Although the previous government run by the military through the BSPP was an autocratic, single-party socialist state without any fig leaf of democratic governance, since 1979 the United States had an economic assistance program centered on basic human needs (today called humanitarian assistance). This was prompted by the poverty of the people. It also had a military assistance program to provide helicopters and equipment that was designed to help reduce opium production, which was at that time the primary source of the U.S. heroin supply. It started in June 1974 and by 1983 the cost totaled some $47 million. The violence with which the people’s revolution of 1988 was repressed, together with the coup and subsequent retaliation against its opponents or sympathizers, prompted an immediate U.S. reaction.

Whether U.S. legislation legally required the cut-off of economic aid following the coup is unclear, as the law indicates that all foreign assistance monies, except humanitarian assistance, have to cease if a coup overthrows a democratically elected government, which the BSPP obviously was not. The United States also halted military assistance. In effect, these comprised the first wave of sanctions against the SLORC. For a period, the U.S. ambassador consciously decided not to meet with the authorities because it might confer a degree of legitimacy on their actions. When he finally did, there was agreement that there would be no publicity.

Following the elections of May 1990, and intensified by the awarding of the Nobel Peace Prize to Aung San Suu Kyi in 1991, the U.S. antipathy toward the junta increased and hardened.
It also became more personalized around the figure of Aung San Suu Kyi. Further sanctions were enacted in 1997. These restricted visas for certain Myanmar military officials and their families and prohibited new American businesses from investing there. Some in Congress pushed for divestiture of previously established businesses, but the State Department’s views prevailed, and the action was limited only to those firms that had not invested prior to the act’s passage.

The third stage came following the Depayin incident in central Myanmar in May 2003 when an NLD caravan, including Aung San Suu Kyi, was attacked and an unknown number of people were killed. This was the most strict of Myanmar sanctions, preventing the use of U.S. banking facilities (including interbank transfers that went through New York), and further restricting travel to the United States of higher ranking military and their families, as well as senior civilian employees of the government. The minuscule Myanmar assets in the United States were frozen. All users of U.S. banks needed to have individual U.S. Treasury waivers, for example, to pay for programs or international nongovernmental personnel. All Burmese imports into the United States were stopped, including textile imports that annually amounted to some US$350 million. The law was shortly amended to allow the import of educational materials, art, and handicrafts. Diplomatic relations, however, continued, although the representation by both sides was reduced over time to the chargé d’affairs level.

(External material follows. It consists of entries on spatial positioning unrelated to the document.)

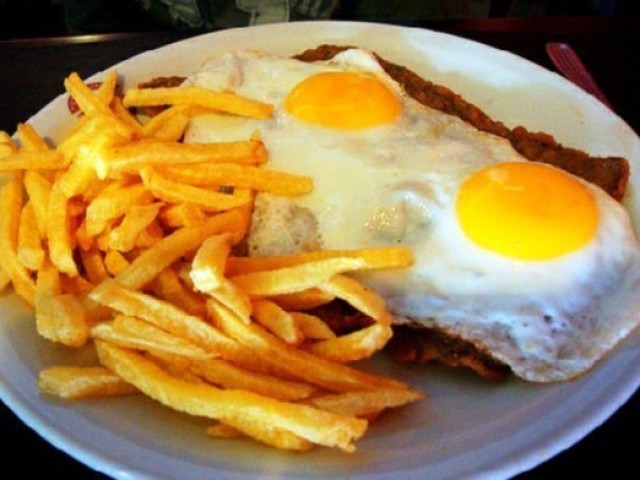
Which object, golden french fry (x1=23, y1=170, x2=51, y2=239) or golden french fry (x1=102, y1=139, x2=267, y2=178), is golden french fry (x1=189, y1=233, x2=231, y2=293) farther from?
golden french fry (x1=23, y1=170, x2=51, y2=239)

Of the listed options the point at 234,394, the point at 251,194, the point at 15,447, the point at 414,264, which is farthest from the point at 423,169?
the point at 15,447

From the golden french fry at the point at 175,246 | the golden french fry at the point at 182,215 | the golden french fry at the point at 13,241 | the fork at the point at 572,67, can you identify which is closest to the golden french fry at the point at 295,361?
the golden french fry at the point at 175,246

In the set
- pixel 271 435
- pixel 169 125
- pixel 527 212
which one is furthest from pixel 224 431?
pixel 169 125

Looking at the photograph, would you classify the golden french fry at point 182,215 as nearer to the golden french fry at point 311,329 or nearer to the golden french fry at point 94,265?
the golden french fry at point 94,265

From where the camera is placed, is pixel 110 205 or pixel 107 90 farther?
pixel 107 90

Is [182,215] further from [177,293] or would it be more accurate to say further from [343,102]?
[343,102]

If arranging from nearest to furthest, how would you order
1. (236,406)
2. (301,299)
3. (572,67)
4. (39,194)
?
(236,406), (301,299), (39,194), (572,67)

The fourth stage (Public Law 110-286), which occurred in 2008, was prompted by the Saffron Revolution of 2007. It restricted the importation of jade and rubies of Burmese origin even if processed in some third country. Also, U.S. executive orders prohibited any U.S. citizen from aiding third-party foreign investment in that country, purchasing shares in a third-country business if its products are primarily for Burma, and required U.S. representatives to vote against any multilateral financial assistance for which Myanmar was the recipient.

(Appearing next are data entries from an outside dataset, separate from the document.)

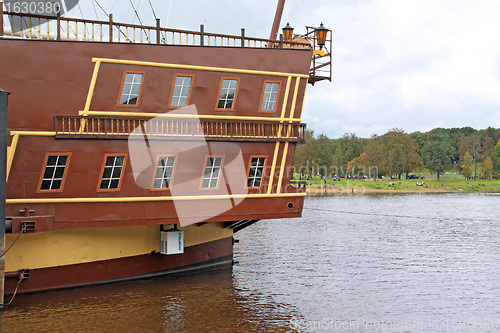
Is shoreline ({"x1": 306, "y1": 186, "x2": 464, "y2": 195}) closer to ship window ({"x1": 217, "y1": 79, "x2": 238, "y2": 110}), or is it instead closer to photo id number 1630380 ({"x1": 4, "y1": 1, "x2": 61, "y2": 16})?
ship window ({"x1": 217, "y1": 79, "x2": 238, "y2": 110})

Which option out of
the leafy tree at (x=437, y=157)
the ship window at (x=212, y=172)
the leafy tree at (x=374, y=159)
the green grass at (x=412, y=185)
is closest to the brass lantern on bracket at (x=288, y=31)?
the ship window at (x=212, y=172)

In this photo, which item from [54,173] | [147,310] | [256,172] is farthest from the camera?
[256,172]

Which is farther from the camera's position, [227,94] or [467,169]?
[467,169]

The United States had carried out an extensive International Military Education and Training (IMET) program in Burma. In the period 1950–1962, 972 officers were trained in the United States, and during 1980–1988, 255 graduated—more than in any other country. The restart of program corresponded with the restart of USAID program. During 1974–1980, the United States sponsored an antinarcotics program that provided helicopters and pilot training. In the period 1980–1988, 415 officers were trained abroad, of whom 255 went to the United States (61.4 percent). During the civilian era, 1948–1962, 1,852 officers were trained overseas, of whom 1,227 went to the United States (66.3 percent). Contrary to the European Union, which withdrew all military attachés, the United States wisely kept that position open in the embassy, thus providing a modest but desirable avenue of professional contact between the two militaries. The 1978 International Security Act stipulated that the United States could not provide IMET in countries “engaged in a consistent pattern of human rights violations”—which certainly should have excluded Burma under the BSPP—but this provision was ignored. The claim was that although such training did not improve human rights, it set standards that were important.

In the semiannual State Department reports to the Congress on Burma, the U.S. government has most often called for the recognition of the results of the May 1990 election, swept by the NLD, in effect calling for the resignation of the junta. This was in fact a call for regime change, and the Burmese government interpreted it as such. The futility of such a demand on a foreign state by the United States should have been obvious. The United States lobbied hard for ASEAN to deny entry to Myanmar in July 1997, and the United States, contrary to international practice, has refused to call that country Myanmar, instead using the older term Burma. High-level U.S. officials did not travel to Myanmar, but in June 2007 the Chinese arranged a meeting between a deputy assistant secretary of state with three Burmese ministers in Beijing. There were no
apparent positive results of that meeting. In March 2009, an office director from the State Department met with the Burmese foreign minister at Naypyidaw, signaling interest on both sides for exploring improved relationships.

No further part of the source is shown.